** AIM **
Write out the listing below from the line containing "Which is farthest from the white" to its last line, unaltered, ends included.

Entries taken from a collection
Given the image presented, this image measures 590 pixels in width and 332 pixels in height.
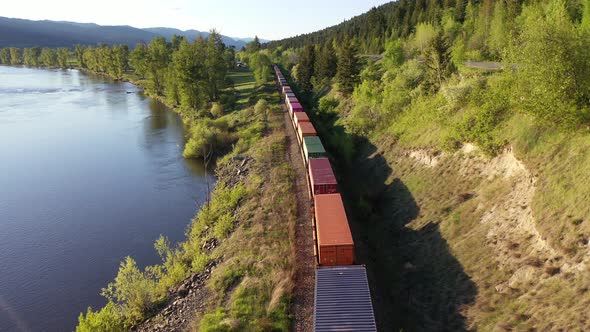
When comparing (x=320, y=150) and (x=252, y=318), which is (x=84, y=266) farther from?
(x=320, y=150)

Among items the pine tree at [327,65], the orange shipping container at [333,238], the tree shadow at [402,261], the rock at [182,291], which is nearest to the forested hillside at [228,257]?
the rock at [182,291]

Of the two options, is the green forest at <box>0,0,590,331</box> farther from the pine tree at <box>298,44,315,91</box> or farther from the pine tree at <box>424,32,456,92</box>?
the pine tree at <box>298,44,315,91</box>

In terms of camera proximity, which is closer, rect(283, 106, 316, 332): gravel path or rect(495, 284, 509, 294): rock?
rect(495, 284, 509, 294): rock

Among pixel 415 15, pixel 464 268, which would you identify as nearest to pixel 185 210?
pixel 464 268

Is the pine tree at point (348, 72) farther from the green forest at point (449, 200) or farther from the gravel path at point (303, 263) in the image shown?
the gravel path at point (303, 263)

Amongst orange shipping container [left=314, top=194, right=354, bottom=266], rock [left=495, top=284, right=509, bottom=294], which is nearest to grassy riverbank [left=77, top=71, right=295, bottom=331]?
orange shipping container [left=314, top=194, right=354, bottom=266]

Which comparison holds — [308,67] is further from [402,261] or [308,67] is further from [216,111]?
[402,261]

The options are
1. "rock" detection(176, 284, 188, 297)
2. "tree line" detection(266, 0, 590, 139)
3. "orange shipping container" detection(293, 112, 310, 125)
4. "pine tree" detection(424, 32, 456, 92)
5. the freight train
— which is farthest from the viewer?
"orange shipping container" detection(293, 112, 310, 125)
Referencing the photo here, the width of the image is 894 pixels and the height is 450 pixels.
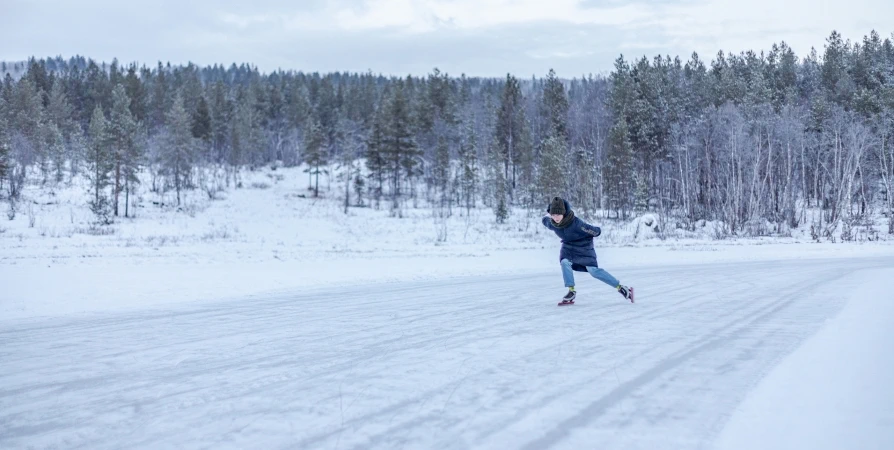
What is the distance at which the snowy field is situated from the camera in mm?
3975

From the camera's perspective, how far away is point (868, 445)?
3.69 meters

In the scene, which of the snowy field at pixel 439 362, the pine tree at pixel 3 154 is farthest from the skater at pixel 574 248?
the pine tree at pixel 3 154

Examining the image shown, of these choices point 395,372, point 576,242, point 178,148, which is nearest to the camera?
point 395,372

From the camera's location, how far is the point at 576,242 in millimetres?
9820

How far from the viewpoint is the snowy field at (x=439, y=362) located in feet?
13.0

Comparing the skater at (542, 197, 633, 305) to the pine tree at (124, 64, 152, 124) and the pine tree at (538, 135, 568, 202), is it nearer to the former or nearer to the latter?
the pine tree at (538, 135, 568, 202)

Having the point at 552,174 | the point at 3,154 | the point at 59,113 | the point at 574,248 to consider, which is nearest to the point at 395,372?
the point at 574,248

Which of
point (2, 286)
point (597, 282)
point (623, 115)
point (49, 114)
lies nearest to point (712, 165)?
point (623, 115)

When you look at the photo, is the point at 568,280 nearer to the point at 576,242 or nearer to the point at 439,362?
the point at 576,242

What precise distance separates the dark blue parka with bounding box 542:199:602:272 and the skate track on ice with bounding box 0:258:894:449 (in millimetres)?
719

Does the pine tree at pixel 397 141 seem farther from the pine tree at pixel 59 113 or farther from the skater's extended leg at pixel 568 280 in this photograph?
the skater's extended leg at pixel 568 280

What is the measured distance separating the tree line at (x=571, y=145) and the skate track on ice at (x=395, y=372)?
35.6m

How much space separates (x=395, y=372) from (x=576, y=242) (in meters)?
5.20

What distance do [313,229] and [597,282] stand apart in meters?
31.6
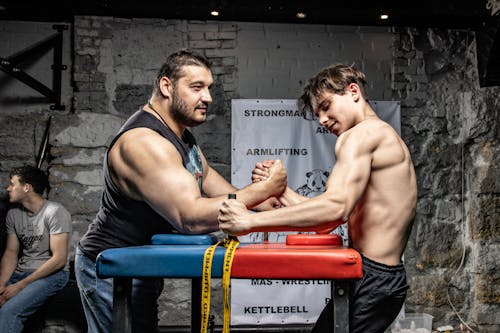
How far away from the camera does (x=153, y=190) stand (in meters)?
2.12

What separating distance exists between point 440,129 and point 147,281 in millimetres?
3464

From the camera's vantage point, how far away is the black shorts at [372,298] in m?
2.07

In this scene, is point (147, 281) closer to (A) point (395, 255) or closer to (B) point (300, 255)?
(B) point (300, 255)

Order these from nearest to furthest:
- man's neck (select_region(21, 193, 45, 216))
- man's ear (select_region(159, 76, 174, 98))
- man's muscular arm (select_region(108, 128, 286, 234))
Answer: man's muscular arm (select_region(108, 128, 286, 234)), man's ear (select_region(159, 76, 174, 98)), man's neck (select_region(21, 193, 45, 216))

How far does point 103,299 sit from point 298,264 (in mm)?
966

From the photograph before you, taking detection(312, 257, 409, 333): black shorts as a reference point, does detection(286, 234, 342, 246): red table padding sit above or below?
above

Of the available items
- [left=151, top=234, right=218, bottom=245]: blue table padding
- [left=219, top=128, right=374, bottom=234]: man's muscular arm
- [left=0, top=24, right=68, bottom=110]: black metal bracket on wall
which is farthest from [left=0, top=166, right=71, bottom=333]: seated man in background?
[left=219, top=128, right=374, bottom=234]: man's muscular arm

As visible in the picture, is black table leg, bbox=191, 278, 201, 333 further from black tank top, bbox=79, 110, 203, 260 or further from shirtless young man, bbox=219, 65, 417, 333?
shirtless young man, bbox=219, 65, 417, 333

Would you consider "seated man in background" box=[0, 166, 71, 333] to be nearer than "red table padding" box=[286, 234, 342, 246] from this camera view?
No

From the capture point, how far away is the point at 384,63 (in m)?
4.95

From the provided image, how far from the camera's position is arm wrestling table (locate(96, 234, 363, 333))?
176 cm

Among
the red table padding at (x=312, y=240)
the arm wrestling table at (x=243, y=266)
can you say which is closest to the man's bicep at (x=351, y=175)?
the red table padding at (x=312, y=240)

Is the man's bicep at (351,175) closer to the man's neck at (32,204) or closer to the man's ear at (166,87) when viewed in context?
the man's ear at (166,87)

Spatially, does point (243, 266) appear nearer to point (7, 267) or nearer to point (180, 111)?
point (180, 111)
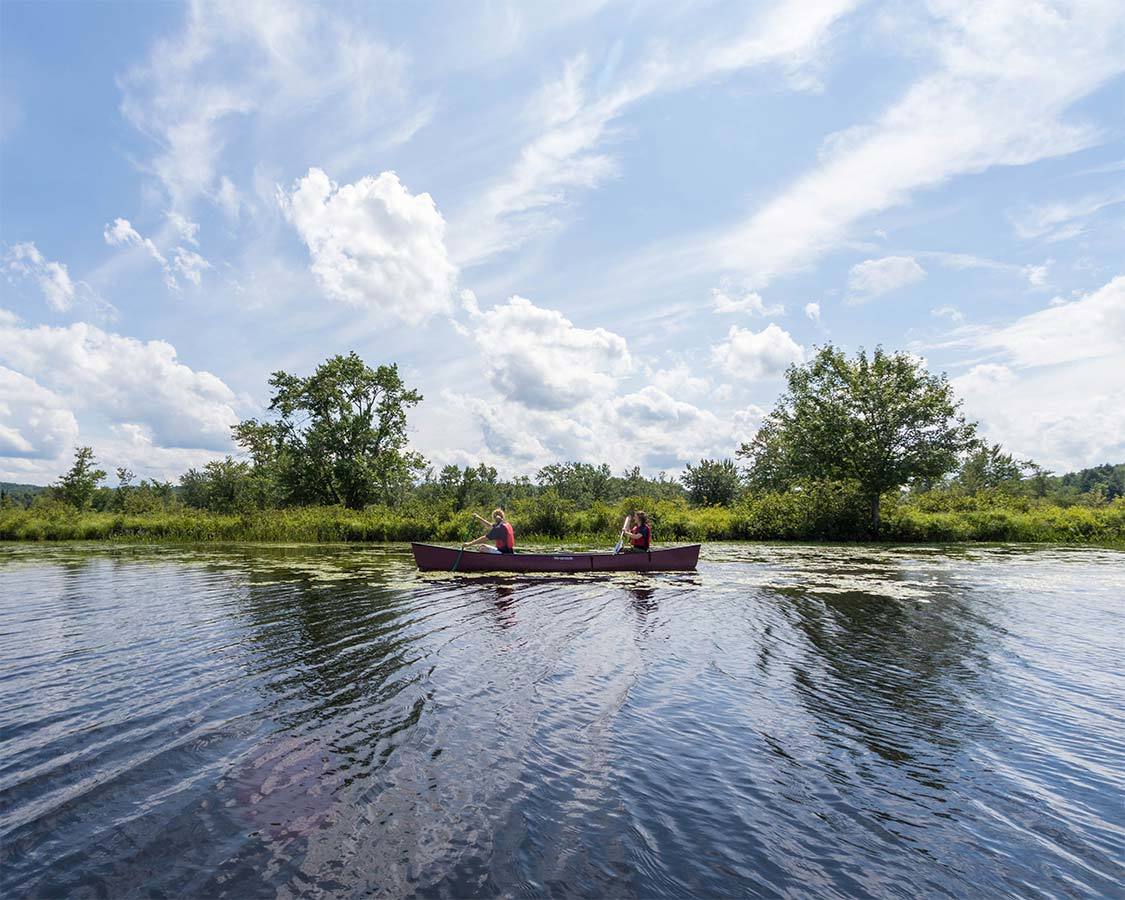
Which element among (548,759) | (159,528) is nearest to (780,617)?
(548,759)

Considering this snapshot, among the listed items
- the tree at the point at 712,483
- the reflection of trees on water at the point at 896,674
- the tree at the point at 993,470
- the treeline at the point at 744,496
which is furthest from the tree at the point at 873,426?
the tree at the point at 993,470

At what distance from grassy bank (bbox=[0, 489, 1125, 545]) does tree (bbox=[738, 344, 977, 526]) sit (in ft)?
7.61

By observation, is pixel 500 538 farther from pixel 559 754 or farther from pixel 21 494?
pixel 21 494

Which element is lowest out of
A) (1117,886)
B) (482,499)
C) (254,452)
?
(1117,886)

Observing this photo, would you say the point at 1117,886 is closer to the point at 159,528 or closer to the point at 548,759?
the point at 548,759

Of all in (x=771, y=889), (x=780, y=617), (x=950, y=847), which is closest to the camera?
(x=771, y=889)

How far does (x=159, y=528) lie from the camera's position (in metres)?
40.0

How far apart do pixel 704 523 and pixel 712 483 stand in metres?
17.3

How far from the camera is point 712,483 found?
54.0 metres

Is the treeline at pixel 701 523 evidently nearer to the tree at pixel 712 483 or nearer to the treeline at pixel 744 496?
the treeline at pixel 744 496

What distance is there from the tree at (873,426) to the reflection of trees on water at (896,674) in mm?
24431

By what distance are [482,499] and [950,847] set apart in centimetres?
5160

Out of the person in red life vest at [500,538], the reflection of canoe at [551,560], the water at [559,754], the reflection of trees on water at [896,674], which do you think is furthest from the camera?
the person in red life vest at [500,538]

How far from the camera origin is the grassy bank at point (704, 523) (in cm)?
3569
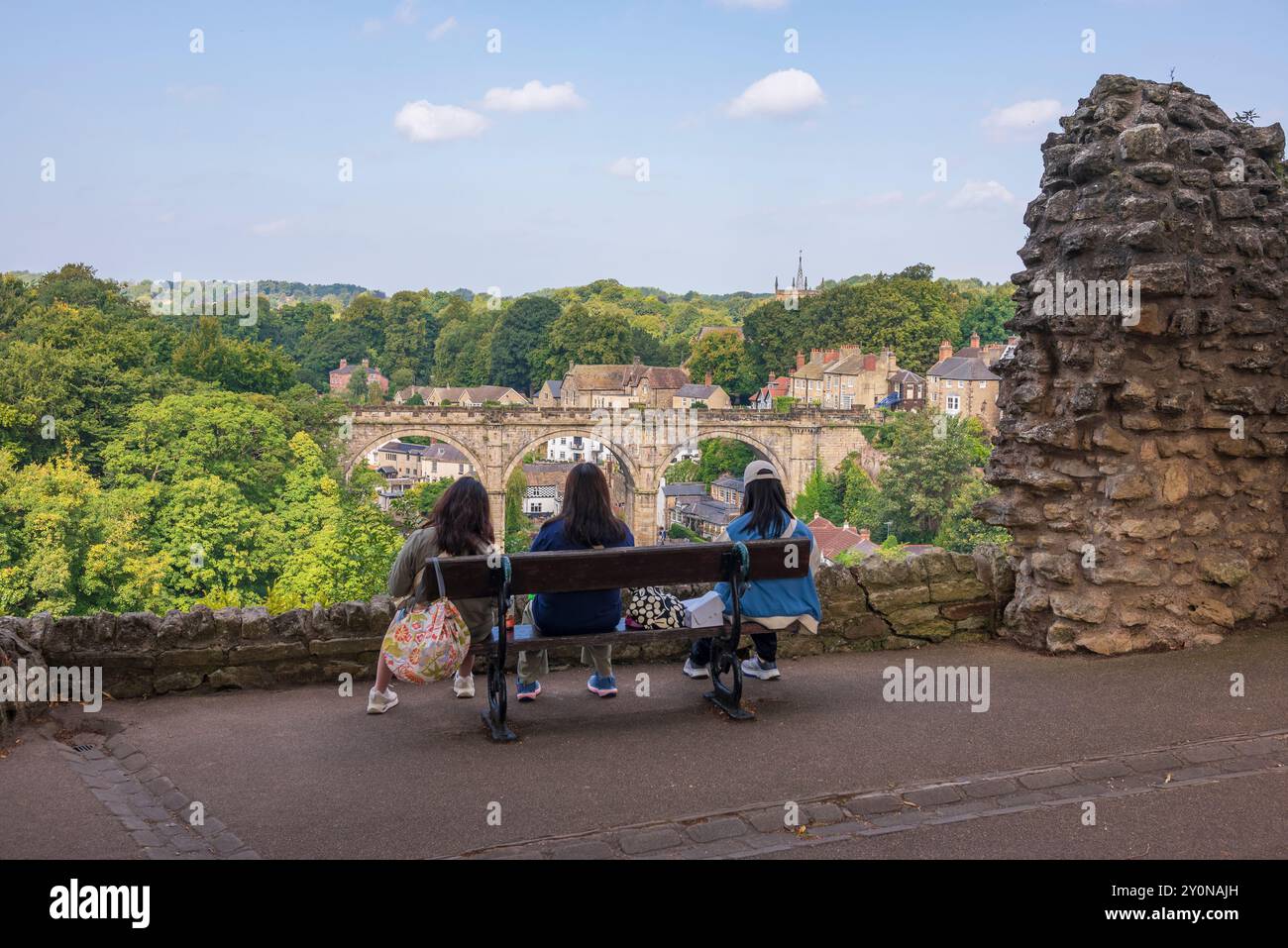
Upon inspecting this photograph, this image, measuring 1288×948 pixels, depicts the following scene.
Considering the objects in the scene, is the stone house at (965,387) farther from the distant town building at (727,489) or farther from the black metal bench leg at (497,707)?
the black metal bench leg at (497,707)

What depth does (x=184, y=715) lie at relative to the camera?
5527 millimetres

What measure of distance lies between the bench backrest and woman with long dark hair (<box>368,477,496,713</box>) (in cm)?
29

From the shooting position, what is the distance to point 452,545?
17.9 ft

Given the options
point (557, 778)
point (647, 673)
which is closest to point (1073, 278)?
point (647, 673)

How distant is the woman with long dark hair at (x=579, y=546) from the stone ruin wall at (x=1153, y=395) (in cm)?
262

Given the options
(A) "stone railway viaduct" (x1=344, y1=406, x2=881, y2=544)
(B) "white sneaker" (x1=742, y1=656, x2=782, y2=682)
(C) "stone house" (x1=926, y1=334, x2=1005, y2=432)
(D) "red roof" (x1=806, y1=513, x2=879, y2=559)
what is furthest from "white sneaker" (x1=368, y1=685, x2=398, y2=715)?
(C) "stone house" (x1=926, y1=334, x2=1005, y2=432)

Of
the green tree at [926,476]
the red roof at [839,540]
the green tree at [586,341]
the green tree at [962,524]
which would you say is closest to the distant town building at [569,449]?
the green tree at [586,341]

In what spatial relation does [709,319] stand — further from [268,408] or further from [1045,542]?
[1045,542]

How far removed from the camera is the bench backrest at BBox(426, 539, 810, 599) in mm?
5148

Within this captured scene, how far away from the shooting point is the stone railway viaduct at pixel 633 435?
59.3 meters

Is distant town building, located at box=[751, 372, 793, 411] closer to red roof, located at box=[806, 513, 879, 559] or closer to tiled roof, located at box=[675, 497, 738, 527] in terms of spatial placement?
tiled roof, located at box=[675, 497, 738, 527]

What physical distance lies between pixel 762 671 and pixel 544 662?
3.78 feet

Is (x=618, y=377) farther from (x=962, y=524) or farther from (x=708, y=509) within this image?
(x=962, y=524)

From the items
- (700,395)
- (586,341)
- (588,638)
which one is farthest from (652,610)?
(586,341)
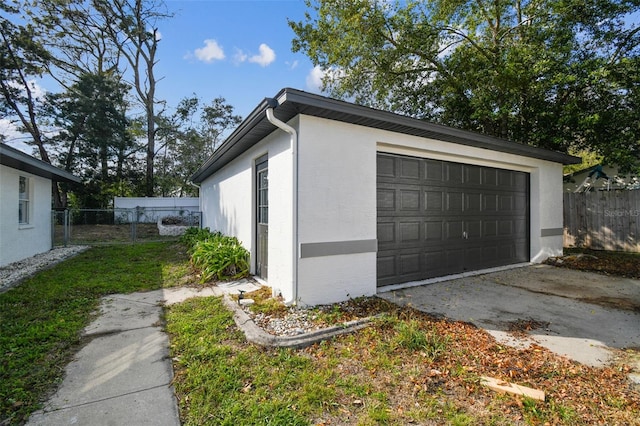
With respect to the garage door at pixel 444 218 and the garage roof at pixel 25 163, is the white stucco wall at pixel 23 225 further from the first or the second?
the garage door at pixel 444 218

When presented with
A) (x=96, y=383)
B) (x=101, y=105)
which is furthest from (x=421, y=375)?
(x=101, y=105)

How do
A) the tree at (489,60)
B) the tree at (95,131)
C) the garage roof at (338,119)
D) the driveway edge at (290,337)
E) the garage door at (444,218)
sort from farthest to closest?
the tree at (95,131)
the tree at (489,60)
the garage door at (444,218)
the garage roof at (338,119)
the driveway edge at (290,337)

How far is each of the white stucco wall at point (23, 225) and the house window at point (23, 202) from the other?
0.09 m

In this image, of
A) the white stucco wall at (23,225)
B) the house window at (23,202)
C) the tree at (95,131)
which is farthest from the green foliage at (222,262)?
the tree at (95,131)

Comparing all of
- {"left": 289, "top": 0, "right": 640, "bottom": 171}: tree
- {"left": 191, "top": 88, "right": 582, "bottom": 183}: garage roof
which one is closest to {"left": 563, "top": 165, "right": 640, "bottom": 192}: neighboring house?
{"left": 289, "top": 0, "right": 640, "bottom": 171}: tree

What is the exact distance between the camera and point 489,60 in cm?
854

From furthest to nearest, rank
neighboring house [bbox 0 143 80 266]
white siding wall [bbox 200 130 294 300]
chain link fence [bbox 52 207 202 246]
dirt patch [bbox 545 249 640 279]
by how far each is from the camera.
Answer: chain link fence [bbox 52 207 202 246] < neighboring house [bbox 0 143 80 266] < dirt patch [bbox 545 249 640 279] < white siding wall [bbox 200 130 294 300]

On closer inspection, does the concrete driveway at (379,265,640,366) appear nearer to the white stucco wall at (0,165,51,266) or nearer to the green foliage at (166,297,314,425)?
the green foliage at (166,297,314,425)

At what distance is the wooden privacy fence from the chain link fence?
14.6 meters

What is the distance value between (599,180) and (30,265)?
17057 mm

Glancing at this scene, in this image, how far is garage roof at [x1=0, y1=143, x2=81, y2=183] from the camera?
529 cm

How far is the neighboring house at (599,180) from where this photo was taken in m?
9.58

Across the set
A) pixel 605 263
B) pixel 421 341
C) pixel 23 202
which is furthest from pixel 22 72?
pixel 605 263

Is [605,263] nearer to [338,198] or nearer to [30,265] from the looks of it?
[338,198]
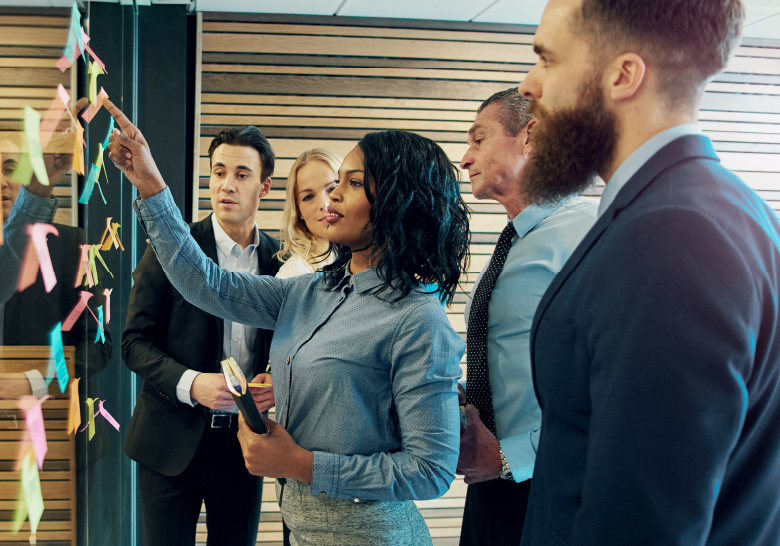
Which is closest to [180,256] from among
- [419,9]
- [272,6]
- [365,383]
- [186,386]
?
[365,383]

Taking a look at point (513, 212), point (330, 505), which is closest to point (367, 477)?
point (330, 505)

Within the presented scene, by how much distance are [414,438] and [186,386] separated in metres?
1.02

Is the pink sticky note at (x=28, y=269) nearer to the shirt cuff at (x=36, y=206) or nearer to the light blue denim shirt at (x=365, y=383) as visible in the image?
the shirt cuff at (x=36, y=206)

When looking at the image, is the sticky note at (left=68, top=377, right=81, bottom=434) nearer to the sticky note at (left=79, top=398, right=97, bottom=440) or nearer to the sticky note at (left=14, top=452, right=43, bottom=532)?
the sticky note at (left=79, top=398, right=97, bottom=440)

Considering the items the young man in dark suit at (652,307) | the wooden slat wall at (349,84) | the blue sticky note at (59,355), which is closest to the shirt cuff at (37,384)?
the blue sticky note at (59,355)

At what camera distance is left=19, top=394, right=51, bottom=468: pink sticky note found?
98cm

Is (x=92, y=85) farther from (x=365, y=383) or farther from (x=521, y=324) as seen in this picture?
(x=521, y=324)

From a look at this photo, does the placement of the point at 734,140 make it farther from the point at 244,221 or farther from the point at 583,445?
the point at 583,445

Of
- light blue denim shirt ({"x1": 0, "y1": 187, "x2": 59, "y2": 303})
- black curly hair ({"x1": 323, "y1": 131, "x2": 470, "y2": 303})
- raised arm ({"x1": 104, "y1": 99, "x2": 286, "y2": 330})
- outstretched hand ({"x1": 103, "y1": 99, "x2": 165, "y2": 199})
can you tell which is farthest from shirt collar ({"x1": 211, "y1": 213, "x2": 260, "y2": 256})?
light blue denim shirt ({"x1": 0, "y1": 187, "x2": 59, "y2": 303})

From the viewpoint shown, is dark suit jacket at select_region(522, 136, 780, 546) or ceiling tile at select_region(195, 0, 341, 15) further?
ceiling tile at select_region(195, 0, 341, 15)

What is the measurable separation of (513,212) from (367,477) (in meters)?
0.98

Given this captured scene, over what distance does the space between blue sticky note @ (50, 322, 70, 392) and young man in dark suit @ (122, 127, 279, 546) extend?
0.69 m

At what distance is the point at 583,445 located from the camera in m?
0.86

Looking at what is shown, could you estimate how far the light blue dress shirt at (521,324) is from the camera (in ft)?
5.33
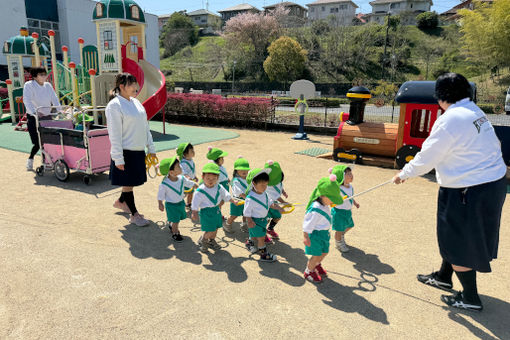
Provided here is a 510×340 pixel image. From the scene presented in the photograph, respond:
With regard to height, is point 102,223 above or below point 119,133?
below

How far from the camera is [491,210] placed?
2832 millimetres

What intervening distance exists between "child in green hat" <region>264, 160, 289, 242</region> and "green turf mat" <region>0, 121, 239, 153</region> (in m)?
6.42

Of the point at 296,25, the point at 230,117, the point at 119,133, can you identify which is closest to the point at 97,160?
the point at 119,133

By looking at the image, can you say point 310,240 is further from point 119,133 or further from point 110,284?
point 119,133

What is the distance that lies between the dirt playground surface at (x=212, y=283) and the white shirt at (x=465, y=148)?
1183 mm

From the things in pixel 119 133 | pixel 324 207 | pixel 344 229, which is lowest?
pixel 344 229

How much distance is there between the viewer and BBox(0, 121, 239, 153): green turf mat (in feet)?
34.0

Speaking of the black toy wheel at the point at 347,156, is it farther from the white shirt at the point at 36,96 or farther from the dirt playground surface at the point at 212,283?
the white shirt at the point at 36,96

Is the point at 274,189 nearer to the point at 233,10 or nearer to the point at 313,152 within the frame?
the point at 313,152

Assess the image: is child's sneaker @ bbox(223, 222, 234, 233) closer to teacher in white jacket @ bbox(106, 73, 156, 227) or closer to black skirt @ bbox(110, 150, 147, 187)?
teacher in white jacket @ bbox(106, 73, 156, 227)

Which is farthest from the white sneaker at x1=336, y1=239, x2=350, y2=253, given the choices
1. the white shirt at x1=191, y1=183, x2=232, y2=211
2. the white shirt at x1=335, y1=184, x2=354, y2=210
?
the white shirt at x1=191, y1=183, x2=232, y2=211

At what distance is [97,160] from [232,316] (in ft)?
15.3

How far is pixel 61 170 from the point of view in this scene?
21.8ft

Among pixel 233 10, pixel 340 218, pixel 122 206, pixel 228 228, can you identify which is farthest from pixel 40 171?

** TASK OUTPUT **
Which is farthest from the white sneaker at x1=336, y1=239, x2=350, y2=253, given the choices
1. the white shirt at x1=191, y1=183, x2=232, y2=211
2. the white shirt at x1=335, y1=184, x2=354, y2=210
?
the white shirt at x1=191, y1=183, x2=232, y2=211

At what distance is [97,160] from [232,316] (in ft)?
15.3

How far is pixel 61 170 from the point of view in this scene?
21.8ft

Among pixel 233 10, pixel 340 218, pixel 122 206, pixel 228 228, can you identify which is farthest from pixel 40 171?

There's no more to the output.